■ Work instruction:
Line by line, repeat the material below exactly and leave the images out.

■ Entries provided:
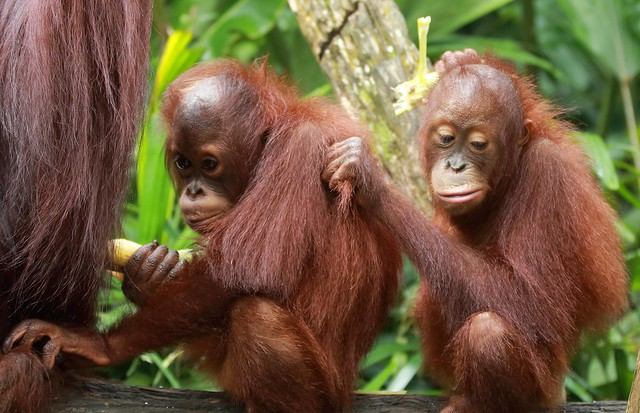 J77A4193 -- Two frustrated young Orang Utangs
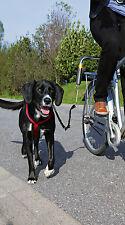 BIKER SET - Abstandshalter für Hunde am Fahrrad - Fahrrad Hundeleine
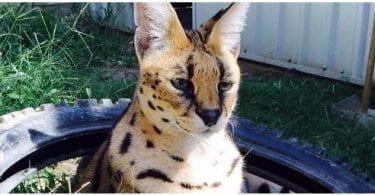 Sophia Moore - Austin Zoo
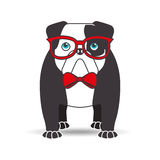 Bulldog with glasses red bow Royalty Free Stock Photos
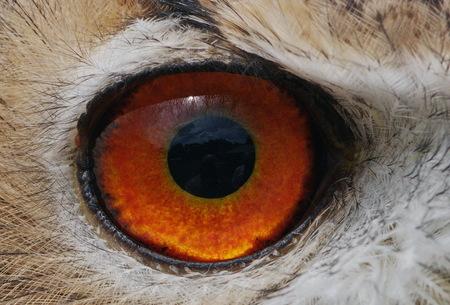 Ik zocht een spiegel - Oehoe tijdens Roofvogelshow Eindhoven - foto door keegoo op 21-11-2010 - deze foto bevat: uil, roofvogel, oehoe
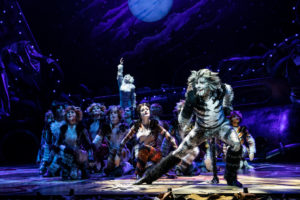Dan Hoy as 'Munkustrap' and the North American Tour of CATS. Photo by Matthew Murphy (2019)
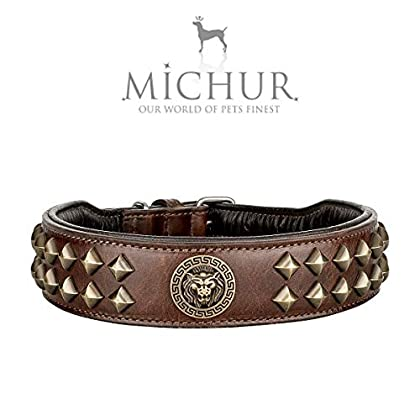 (1. WAHL - NEU!!!) Michur Diego, ein weiches und starkes Hundehalsband aus Leder / Lederhalsband für Hunde! Das Modell Diego ist aus braunem Leder mit goldenen Flachnieten und Löwenkopf Applikation gefertigt. In der Gesamtlänge 75cm und 4,5cm Breite,...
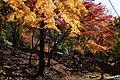161126 Kabusanji Takatsuki Osaka pref Japan25s3.jpg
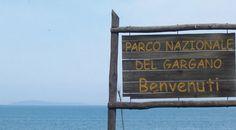 Servizio Civile, quattro volontari per il Parco del Gargano - https://blog.rodigarganico.info/2017/attualita/servizio-civile-quattro-volontari-parco-del-gargano-3/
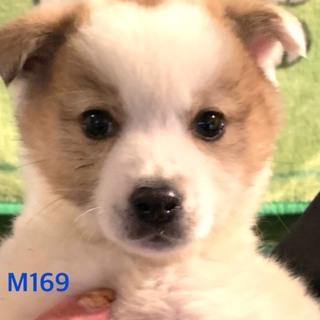M169 可愛い子犬です。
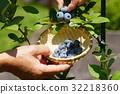 블루 베리, 수확, 과일 32218360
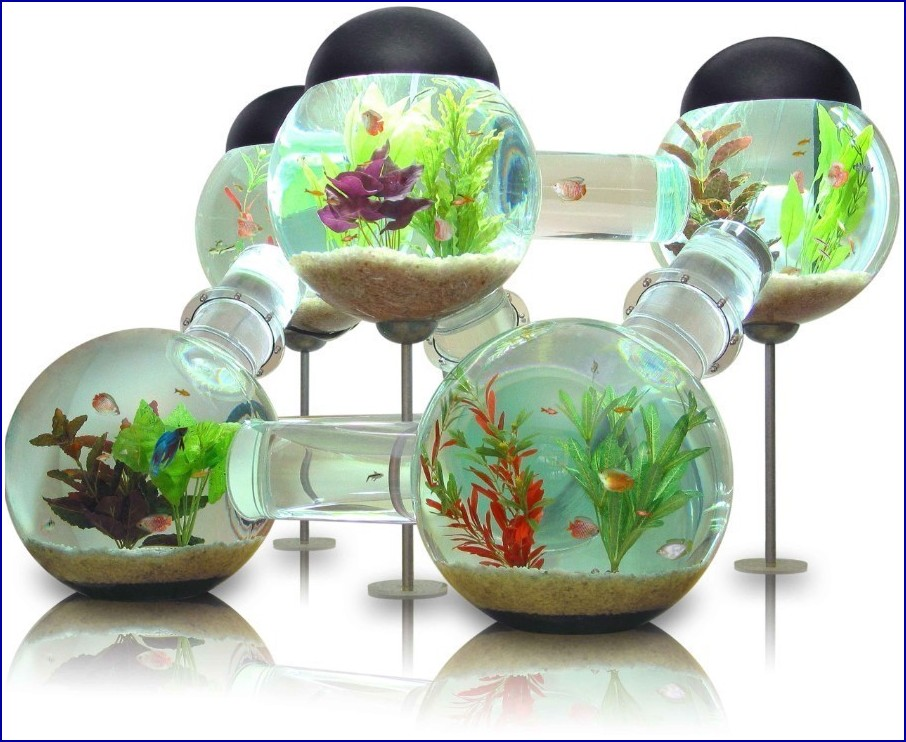 Cute Fish Tank Accessories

■ Exercise answer:
 J77A4193 -- Two frustrated young Orang Utangs
 BIKER SET - Abstandshalter für Hunde am Fahrrad - Fahrrad Hundeleine
 Sophia Moore - Austin Zoo
 Bulldog with glasses red bow Royalty Free Stock Photos
 Ik zocht een spiegel - Oehoe tijdens Roofvogelshow Eindhoven - foto door keegoo op 21-11-2010 - deze foto bevat: uil, roofvogel, oehoe
Dan Hoy as 'Munkustrap' and the North American Tour of CATS. Photo by Matthew Murphy (2019)
 (1. WAHL - NEU!!!) Michur Diego, ein weiches und starkes Hundehalsband aus Leder / Lederhalsband für Hunde! Das Modell Diego ist aus braunem Leder mit goldenen Flachnieten und Löwenkopf Applikation gefertigt. In der Gesamtlänge 75cm und 4,5cm Breite,...
161126 Kabusanji Takatsuki Osaka pref Japan25s3.jpg
 Servizio Civile, quattro volontari per il Parco del Gargano - https://blog.rodigarganico.info/2017/attualita/servizio-civile-quattro-volontari-parco-del-gargano-3/
M169 可愛い子犬です。
 블루 베리, 수확, 과일 32218360
 Cute Fish Tank Accessories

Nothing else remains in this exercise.